What can replace these valuable interactions between producer and buyer? SevenFifty Daily spoke with a number of industry insiders to learn what they are planning for.  

Facing Extreme Uncertainty

Judging by the number of people who declined to comment for this article, it’s safe to say that very few importers, distributors, and event organizers know what the future will look like.

With different cities, states, or countries establishing different rules and guidelines, the work of organizers is exceedingly difficult. “As we all know, there’s a wide range of tolerance levels depending on local restrictions,” said Southern Glazer’s Wine & Spirits vice president and wine division general manager Steve Slater. Asked about what specific measures that could be put in place to increase safety and allow large or even smaller tastings to take place, another company spokesperson added that it was “premature to be able to detail exactly how these will be executed at this time.”
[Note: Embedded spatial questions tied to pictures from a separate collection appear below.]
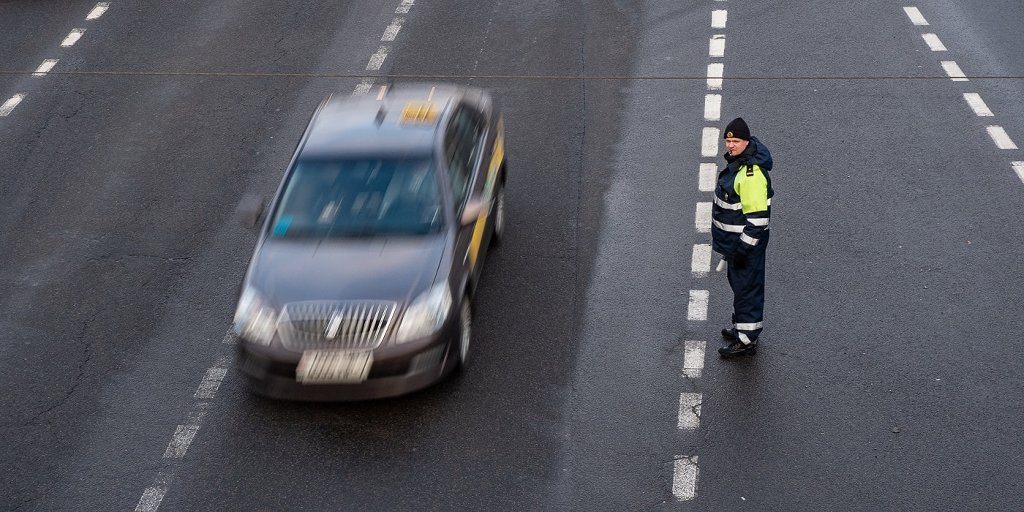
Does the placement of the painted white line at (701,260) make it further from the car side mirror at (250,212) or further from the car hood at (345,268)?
the car side mirror at (250,212)

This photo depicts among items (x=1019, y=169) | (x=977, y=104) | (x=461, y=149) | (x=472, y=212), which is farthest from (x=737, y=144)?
(x=977, y=104)

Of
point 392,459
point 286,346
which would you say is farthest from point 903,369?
point 286,346

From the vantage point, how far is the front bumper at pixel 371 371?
28.2 feet

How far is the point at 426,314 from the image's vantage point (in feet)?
28.9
“The uncertainty of constantly changing regulations and guidance and interpretation of metrics and risk tolerance create a broad range of possible long-term outcomes for wine events,” says James Tidwell, cofounder of the Texas-based wine education event TexSom, whose 2020 Sommelier Conference was canceled in late June. In other words, writing a reliable game plan is exceedingly hard, with rules and safety guidelines changing every few weeks or months.
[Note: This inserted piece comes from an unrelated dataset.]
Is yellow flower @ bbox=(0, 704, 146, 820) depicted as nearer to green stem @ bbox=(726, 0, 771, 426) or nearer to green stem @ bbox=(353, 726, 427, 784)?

“Right now, four months seems like a long time away,” says Patrick McAteer, Texas statewide fine wine manager for Republic National Distributing Company, whose fall tastings have all been put on hold. “It remains to be seen what the attendance levels could be. How many people would want to come? How many would rather stay away?” 
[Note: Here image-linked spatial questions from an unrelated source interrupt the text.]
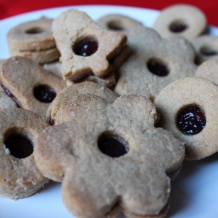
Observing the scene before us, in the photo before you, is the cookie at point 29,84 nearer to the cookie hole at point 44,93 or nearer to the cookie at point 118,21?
the cookie hole at point 44,93

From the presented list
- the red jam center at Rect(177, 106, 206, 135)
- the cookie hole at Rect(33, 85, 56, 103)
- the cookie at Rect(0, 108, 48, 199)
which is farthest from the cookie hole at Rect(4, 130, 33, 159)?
the red jam center at Rect(177, 106, 206, 135)

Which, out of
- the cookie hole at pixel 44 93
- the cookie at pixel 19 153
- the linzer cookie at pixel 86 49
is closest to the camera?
the cookie at pixel 19 153

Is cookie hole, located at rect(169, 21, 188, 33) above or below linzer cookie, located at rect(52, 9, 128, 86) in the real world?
below

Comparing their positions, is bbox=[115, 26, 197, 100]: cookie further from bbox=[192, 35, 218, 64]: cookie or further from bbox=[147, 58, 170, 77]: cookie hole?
bbox=[192, 35, 218, 64]: cookie

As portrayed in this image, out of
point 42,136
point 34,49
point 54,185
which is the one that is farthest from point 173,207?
point 34,49

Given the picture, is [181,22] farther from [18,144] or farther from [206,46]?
[18,144]

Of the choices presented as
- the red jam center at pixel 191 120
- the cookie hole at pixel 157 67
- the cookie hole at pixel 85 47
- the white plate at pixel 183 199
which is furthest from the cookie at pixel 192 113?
the cookie hole at pixel 85 47
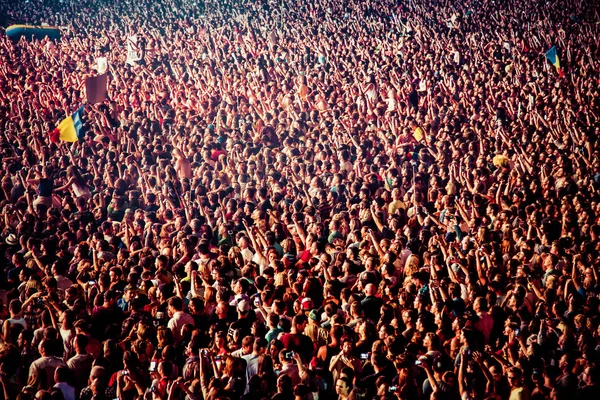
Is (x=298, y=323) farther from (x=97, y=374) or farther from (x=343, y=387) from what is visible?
(x=97, y=374)

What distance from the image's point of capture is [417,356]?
6094 millimetres

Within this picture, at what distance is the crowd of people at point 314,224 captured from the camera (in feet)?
19.8

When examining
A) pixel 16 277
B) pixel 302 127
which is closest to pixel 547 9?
pixel 302 127

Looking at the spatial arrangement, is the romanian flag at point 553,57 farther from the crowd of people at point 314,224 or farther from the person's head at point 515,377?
the person's head at point 515,377

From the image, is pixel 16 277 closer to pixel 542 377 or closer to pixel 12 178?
pixel 12 178

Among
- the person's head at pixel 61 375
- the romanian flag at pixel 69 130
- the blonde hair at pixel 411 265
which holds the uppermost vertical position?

One creative solution: airtight, shelf-stable sample bottles for coordinated tastings done by video. Photo courtesy of Hopwine.

International Trade Fair Organizers Crossing Their Fingers

Meanwhile in Europe, after COVID-19 cases dropped and stabilized in the summer, there is cautious optimism around some upcoming wine events. Guía Péñin, the main Spanish wine guide, is working to hold its yearly Top Wines from Spain show, scheduled for October 26 and 27 in Madrid. Some 400 wineries and thousands of visitors are expected. Mar Mirón, the director of communications for Guía Péñin, insists that final decisions will come in September, depending on the country’s infection rate, as well as the health and safety guidelines established by the venue and the local and national governments. “The great majority of the clientele is from Spain, so that’s easier to manage,” says Mirón. “We think the situation will be okay in Spain in the fall, but we’ll decide according to how it evolves.”

The Spanish guide did cancel an event planned for New York City in the fall, largely because producers were unwilling to cross the Atlantic, but those same producers are desperately hoping the Madrid event is a go: “Wineries really need to sell wine, so fingers crossed,” Mirón adds. 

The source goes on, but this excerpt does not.